I am trying to set up a central symbol server for my organization and its various products. Each product has a nightly build, as well as "one-off" beta, RC, and release builds.
The goal I have is to keep about a month's worth of nightly build symbols, as we do a lot of "dogfooding' here so people use internal builds, and we'd like to easily debug files we get from our internal winqual when possible.
I also need to be able to permanently keep all beta, RC, and release build symbols.
After doing much research, I think the best approach here is to have two symbol servers: one for the nightly builds (which have the previous ~30 builds registered), and another to permanently store the beta, RC, and release symbols. I would have the build scripts add to the symbol store using the product and version tags to record the product and build number. After a successful build, a script would use history.txt from the symbol server to identify the oldest build not deleted, then delete it from the symstore.
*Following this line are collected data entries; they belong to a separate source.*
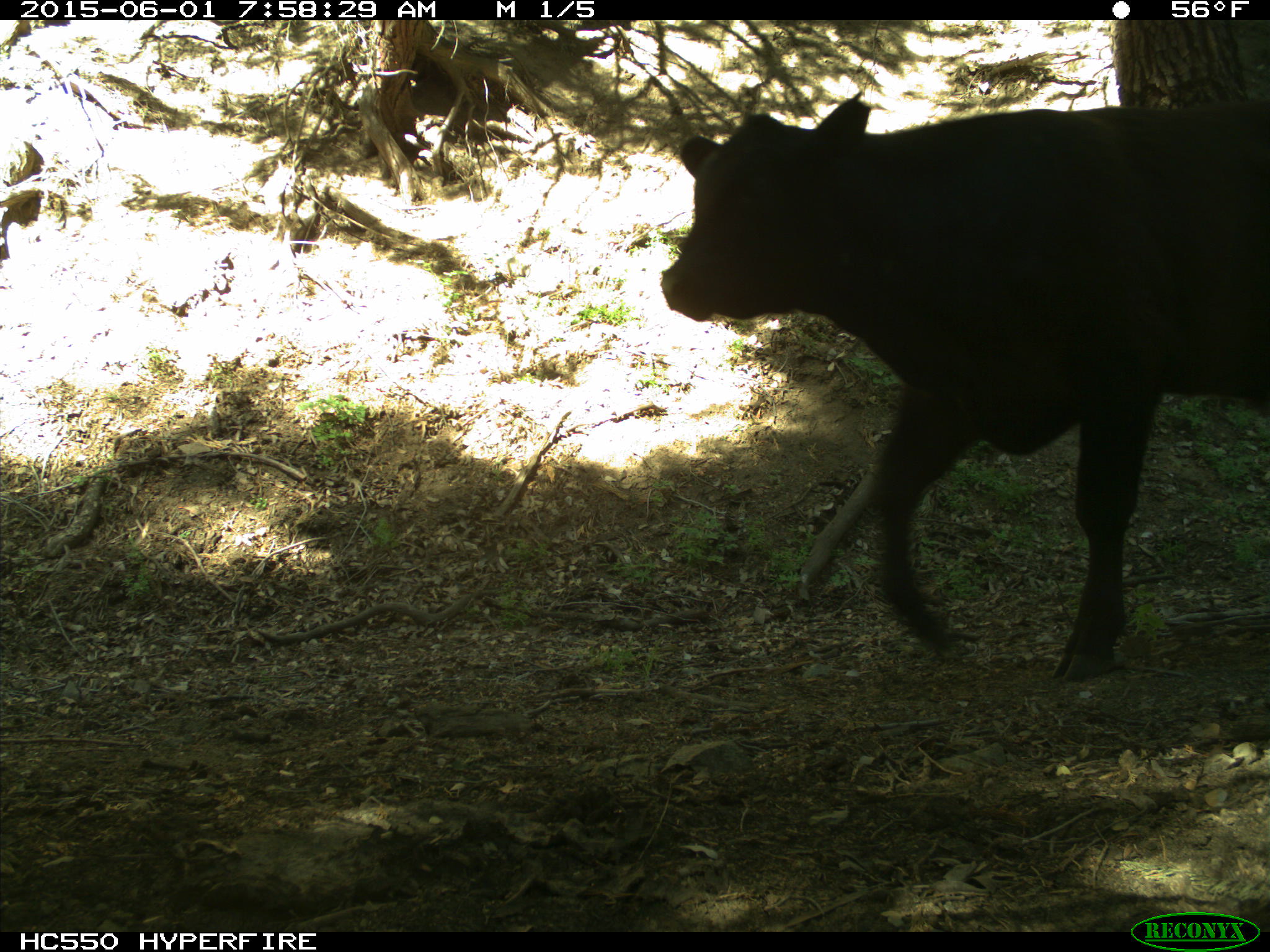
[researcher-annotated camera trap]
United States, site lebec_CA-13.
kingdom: Animalia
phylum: Chordata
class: Mammalia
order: Artiodactyla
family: Bovidae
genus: Bos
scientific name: Bos taurus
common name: domestic cow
Bos taurus (domestic cow).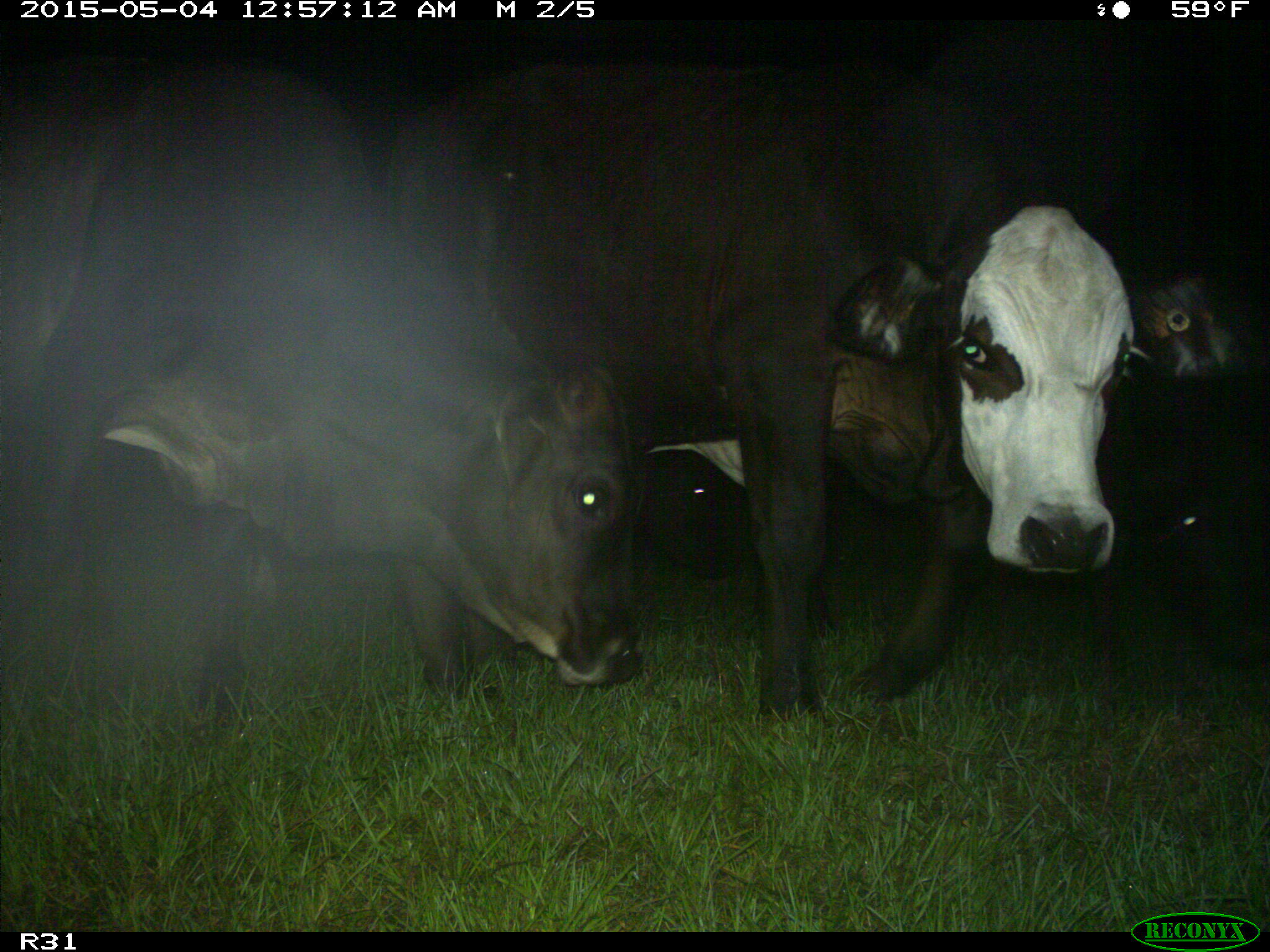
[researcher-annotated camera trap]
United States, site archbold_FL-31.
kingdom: Animalia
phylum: Chordata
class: Mammalia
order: Artiodactyla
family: Bovidae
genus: Bos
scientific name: Bos taurus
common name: domestic cow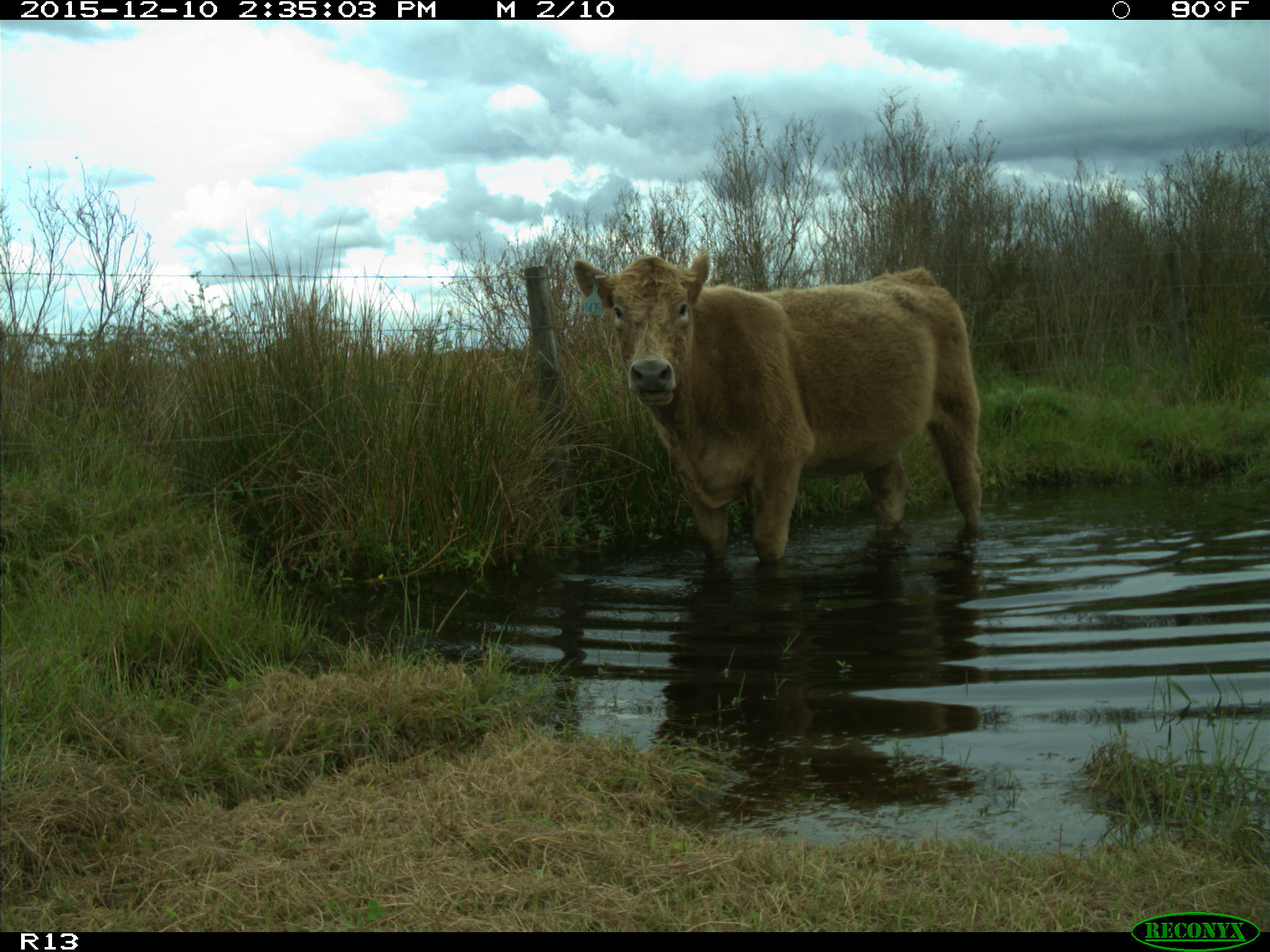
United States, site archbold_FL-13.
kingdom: Animalia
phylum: Chordata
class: Mammalia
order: Artiodactyla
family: Bovidae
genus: Bos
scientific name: Bos taurus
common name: domestic cow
Bos taurus (domestic cow).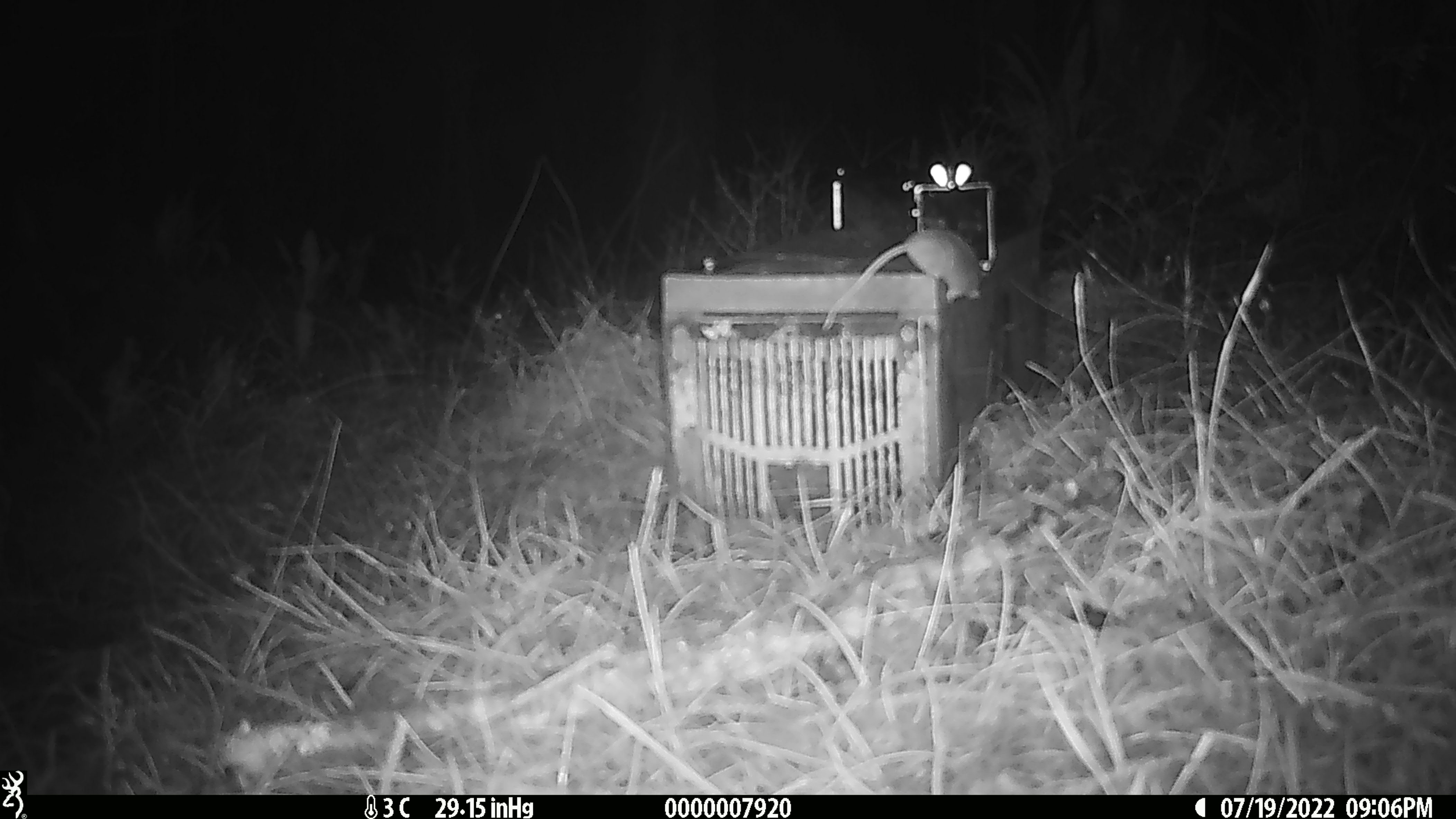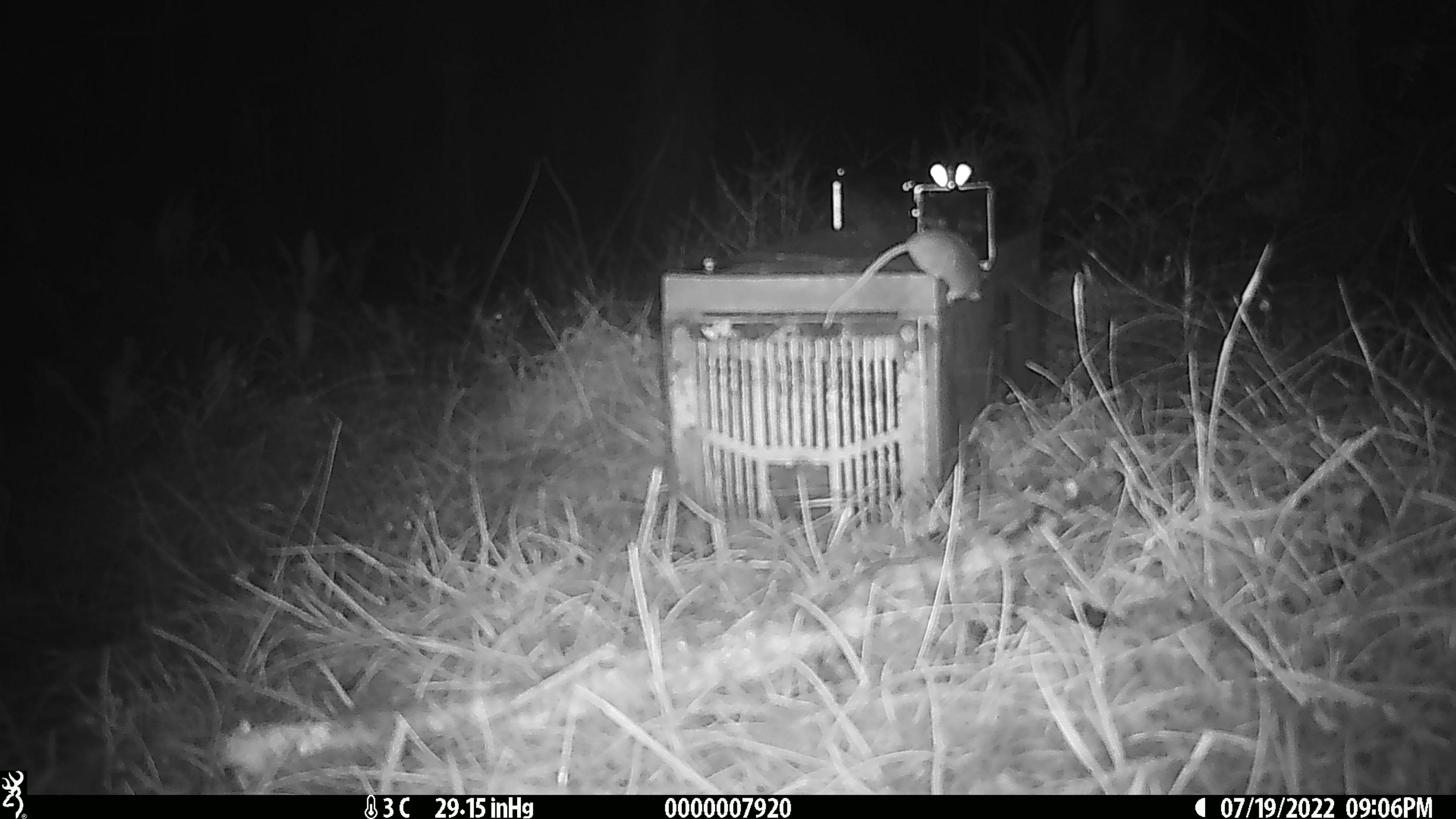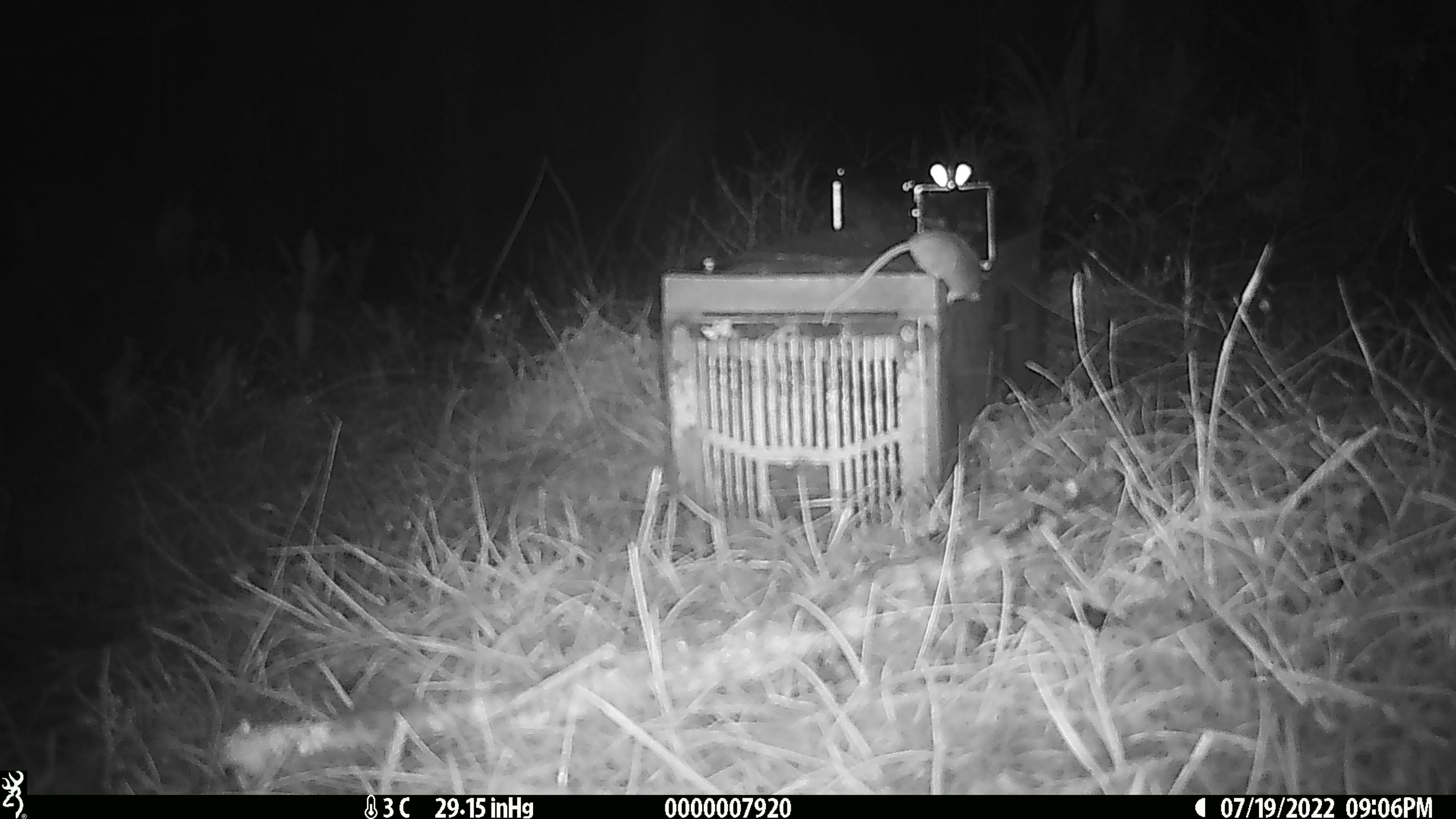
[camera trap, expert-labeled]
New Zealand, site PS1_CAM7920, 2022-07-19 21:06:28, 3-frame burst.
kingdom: Animalia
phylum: Chordata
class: Mammalia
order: Rodentia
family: Muridae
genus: Mus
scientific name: Mus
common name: mouse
In the case of the "one off" builds for betas, RCs, and release versions, they would be identified by a build & install person once they're created, and added to the 2nd symbol server (for permanent storage) as well.
So I've a few questions: Does this seem at all reasonable? There must be an easier way to do this, won't most organizations with a symbol server need to tackle this problem?
Secondly, if I am to go ahead with this approach, is there a fool-proof way to identify the oldest known symbol set registered with the server? I'd thought about using last modified dates, but history.txt seems most appropriate but a script parsing that may be error-prone. I was hoping it'd be possible to just add a symbol with product & version info, as well as delete one with product & version info.
Thanks in advance for any help. I'll gladly answer any questions anyone may have, or provide any clarifications.